Joshua Roberts / Reuters
Delta Airlines will pay passengers up to nearly $10,000 to give up their seats on overbooked flights, a new policy adopted just days after a man was dragged off a United Airlines flight for refusing to give up his seat.
The new compensation limit announced Friday by the airline is nearly seven times the previous amount that supervisors were allowed to offer passengers to give up their seats.
Earlier this week, United Airlines suffered a big and costly blow to its public image when one of its passengers was seen on video being forced out of his seat and dragged down the middle of an aisle in front of horrified onlookers.
The passenger, Dr. David Dao, suffered a broken nose, two lost teeth and a concussion in the scuffle, his attorney said.

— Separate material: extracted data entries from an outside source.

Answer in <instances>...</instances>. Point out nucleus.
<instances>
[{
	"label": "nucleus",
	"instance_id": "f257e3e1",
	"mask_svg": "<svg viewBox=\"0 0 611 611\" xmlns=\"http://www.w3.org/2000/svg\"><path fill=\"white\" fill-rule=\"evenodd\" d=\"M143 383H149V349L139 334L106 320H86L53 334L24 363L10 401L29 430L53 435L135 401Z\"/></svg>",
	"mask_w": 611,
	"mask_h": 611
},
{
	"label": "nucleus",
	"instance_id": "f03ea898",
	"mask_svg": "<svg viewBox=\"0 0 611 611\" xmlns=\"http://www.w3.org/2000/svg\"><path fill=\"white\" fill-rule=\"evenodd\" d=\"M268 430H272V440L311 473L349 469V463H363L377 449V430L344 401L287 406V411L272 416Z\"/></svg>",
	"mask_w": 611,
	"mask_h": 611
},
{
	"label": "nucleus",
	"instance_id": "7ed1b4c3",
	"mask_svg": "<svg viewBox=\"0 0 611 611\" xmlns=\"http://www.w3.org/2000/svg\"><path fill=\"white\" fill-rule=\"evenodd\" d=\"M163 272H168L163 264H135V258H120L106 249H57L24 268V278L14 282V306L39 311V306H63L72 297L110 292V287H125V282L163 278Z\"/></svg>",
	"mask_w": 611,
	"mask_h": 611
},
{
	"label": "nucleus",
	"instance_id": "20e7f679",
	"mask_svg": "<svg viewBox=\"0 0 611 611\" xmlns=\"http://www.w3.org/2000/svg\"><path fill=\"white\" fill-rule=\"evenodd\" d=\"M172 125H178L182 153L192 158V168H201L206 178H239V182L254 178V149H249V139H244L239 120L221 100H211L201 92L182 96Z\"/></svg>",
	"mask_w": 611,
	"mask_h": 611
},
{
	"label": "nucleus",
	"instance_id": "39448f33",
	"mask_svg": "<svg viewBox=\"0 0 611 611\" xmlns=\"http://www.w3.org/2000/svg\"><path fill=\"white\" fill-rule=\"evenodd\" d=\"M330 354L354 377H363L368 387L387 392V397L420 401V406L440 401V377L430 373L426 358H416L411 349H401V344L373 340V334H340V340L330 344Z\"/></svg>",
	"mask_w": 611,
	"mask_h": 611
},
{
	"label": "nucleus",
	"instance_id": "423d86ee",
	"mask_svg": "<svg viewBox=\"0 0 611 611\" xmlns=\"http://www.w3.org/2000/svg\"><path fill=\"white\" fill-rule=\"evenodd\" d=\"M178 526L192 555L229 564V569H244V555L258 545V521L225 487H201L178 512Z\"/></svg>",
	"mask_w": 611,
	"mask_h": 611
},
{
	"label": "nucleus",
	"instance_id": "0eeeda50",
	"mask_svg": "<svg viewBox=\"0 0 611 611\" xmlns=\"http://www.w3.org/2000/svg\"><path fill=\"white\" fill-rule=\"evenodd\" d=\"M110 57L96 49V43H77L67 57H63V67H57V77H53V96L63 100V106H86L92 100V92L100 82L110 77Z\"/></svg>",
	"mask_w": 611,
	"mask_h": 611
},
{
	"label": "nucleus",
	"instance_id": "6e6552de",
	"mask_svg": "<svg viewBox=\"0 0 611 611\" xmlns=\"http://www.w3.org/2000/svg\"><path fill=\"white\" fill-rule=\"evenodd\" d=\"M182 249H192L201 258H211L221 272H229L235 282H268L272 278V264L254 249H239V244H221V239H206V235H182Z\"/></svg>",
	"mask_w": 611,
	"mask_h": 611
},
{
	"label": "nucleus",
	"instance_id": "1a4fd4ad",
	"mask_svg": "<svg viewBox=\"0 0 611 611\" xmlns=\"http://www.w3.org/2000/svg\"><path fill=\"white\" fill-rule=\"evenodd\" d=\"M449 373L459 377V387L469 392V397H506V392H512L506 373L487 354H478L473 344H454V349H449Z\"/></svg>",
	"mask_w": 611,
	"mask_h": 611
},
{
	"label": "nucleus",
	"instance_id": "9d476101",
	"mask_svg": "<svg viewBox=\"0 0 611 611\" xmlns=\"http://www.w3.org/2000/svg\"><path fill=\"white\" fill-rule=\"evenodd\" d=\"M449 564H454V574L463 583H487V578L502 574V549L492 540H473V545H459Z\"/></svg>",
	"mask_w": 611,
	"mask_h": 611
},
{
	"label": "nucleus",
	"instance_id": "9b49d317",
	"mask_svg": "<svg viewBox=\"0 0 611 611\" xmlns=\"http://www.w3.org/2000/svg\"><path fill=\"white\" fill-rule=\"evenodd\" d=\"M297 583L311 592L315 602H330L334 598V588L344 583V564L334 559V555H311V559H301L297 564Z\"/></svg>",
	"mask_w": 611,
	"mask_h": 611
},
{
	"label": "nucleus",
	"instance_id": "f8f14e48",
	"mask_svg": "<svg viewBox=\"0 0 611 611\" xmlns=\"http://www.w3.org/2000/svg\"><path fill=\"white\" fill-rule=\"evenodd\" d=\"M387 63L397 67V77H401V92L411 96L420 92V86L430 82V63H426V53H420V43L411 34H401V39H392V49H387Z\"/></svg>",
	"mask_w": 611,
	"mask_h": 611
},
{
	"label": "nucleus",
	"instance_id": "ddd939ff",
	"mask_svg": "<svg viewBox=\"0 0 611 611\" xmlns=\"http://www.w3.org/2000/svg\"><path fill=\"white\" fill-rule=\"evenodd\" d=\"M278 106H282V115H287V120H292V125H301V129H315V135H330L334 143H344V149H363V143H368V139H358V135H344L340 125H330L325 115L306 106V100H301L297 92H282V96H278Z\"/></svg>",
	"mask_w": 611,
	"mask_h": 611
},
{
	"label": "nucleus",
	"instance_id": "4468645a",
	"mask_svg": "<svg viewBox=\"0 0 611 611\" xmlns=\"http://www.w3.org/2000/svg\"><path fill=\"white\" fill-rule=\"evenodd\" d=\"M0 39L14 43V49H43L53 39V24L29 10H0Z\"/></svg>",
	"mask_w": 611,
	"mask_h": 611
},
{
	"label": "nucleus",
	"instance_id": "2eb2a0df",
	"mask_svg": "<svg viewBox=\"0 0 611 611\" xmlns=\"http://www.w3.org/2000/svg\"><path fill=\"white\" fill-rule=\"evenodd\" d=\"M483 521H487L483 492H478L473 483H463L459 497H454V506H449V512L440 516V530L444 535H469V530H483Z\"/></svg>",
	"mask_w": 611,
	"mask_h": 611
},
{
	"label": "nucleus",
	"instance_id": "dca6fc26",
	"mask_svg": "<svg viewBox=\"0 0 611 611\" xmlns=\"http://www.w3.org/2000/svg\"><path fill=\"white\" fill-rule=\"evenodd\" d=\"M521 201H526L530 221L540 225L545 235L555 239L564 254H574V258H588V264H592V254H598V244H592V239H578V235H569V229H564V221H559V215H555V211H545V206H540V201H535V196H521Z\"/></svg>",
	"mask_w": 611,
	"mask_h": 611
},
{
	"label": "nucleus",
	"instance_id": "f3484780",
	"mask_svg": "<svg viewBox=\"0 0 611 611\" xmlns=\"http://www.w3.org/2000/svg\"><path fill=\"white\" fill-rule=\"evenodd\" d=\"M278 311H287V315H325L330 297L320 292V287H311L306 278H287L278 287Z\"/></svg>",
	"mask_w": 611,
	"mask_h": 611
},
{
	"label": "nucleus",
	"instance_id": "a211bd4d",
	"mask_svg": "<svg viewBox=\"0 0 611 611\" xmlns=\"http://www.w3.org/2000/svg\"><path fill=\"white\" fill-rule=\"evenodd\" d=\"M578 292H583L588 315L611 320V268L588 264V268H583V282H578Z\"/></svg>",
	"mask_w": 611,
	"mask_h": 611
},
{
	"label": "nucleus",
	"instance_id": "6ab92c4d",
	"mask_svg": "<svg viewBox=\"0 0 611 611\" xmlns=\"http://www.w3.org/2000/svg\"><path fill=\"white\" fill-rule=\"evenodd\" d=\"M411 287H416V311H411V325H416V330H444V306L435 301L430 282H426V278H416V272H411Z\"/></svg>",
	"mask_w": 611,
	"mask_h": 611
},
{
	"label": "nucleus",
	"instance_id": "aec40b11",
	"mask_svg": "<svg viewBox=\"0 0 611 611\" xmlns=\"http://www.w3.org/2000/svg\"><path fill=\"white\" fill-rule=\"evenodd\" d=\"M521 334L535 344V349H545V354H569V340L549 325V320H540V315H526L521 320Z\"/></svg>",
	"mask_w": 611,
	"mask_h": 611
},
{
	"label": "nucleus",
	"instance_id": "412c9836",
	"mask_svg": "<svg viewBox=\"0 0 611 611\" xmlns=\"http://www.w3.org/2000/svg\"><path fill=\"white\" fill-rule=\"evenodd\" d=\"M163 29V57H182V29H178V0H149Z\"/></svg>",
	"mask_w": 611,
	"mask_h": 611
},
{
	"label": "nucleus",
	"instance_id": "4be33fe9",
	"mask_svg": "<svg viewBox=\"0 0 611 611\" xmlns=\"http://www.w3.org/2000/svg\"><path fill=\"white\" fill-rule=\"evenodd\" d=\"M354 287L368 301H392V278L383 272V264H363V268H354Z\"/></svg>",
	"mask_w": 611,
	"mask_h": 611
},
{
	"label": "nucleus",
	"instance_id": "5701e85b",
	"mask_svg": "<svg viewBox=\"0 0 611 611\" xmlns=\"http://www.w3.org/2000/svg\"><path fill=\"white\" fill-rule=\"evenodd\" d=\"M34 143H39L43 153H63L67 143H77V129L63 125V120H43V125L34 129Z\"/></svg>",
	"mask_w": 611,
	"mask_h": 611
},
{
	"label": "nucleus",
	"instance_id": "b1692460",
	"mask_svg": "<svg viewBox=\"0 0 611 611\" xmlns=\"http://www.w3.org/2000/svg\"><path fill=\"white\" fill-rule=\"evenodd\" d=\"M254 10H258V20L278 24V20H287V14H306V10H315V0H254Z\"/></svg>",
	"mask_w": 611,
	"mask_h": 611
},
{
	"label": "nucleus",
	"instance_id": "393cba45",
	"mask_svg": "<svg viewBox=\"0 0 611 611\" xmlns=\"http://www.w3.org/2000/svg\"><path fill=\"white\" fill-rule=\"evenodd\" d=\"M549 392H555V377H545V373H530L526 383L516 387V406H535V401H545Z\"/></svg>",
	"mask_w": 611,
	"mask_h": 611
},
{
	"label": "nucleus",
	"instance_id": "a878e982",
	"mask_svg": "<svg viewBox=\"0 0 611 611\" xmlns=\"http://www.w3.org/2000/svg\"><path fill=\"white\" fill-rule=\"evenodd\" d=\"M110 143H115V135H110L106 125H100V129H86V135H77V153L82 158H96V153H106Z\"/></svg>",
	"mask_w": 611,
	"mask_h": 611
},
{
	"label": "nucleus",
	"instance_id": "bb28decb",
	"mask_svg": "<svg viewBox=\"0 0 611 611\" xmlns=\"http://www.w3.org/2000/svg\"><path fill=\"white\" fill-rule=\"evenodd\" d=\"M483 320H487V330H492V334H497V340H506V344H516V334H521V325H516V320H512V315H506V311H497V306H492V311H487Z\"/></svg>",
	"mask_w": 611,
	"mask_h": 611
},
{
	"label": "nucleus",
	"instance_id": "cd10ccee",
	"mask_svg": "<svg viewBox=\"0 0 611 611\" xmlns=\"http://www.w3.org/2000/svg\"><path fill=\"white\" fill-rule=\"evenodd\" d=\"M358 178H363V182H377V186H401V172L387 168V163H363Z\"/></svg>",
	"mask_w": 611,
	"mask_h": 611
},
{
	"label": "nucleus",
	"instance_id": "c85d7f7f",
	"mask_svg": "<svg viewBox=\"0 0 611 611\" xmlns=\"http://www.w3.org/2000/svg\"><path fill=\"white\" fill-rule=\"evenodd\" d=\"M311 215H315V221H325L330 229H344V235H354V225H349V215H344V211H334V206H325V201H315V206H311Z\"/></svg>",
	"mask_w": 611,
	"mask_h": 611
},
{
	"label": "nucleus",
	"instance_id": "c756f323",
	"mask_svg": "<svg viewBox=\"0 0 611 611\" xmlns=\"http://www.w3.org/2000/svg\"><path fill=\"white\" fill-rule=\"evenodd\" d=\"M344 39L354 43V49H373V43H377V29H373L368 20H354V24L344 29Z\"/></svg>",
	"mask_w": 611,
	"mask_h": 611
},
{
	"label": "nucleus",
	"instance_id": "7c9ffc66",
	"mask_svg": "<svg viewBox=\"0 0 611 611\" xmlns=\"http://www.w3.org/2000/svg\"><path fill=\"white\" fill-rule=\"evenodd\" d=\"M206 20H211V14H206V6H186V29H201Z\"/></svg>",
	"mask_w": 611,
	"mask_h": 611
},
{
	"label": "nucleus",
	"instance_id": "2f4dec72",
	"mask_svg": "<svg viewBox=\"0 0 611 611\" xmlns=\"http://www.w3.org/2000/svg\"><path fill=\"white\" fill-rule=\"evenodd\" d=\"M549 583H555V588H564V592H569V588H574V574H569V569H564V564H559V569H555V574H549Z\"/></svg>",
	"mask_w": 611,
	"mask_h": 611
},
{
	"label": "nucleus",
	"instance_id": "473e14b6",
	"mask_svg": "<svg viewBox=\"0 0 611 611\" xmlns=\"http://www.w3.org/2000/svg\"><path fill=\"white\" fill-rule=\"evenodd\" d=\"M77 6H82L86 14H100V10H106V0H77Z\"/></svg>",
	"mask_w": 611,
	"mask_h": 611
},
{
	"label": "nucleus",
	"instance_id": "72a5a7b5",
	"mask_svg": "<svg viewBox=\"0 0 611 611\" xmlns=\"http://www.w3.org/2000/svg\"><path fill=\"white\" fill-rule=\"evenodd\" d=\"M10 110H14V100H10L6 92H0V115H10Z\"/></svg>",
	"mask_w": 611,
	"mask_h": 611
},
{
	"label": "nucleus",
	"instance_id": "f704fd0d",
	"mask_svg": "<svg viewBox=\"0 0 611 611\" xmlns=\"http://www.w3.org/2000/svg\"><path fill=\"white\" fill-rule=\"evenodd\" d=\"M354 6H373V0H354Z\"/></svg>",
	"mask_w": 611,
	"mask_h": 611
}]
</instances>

The incident has also drawn attention to the practice of airlines to overbook flights and then ask customers to give their seats.
Jayse D. Anspach via Reuters
In response, Delta issued an internal memo allowing gate agents to offer up to $2,000 in compensation to passengers, more than double the previous maximum of $800. Supervisors at the airline can offer passengers up to $9,950 to give up their seats, a dramatic hike from the previous limit of $1,350.
The memo was obtained by the Associated Press, and a spokesman for Delta Airlines told BuzzFeed News the numbers were accurate. The spokesman would not comment further on the company's policy.
Delta itself has been reeling from a public relations problem of their own last week when it was forced to cancel thousands of flights at Atlanta's Hartsfield-Jackson Airport because of bad weather.
In an earnings call with investors Wednesday, Delta Airlines CEO Ed Bastian noted the company had 1,200 “denied bookings” in 2016, and said that was better than some companies that advertise they won't overbook.
“I think it's very much about giving our front line the tools and the flexibility to empower them at the first point of contact, and that's what we'll continue to do,” he said when asked about the practice of overbooking.
Other airlines told BuzzFeed News they are reviewing not only their policies as to how to compensate passengers who are asked to leave their seats, but their practice of overbooking flights as well.
“We are actively taking a look at our denied-boarding policies to ensure that what happened on another carrier earlier this week doesn't happen on an Alaska Airlines flight,” Ann Zaninovich, spokeswoman for Alaska Airlines told BuzzFeed News.
The airline declined to say what kind of compensation passengers are offered.
American Airlines updated its policy and will no longer involuntarily remove a passenger who is already on a plane, a spokesman told BuzzFeed News. The airline is also reviewing its compensation for customers to make sure that “we set compensation amounts properly,” but did not offer a range.
JetBlue Airways said it has a long-standing policy not to overbook flights, and a spokesperson for Southwest Airlines said the company is now, and always, reviewing its policies.
Frontier Airlines said it is working to give “more flexibility into its denied boarding policy” and that amounts offered can vary on a case-by-case basis.
The airline also recently gave its agents the authority to offer a check for cash as an incentive for the seat. A spokesman did not specify how much.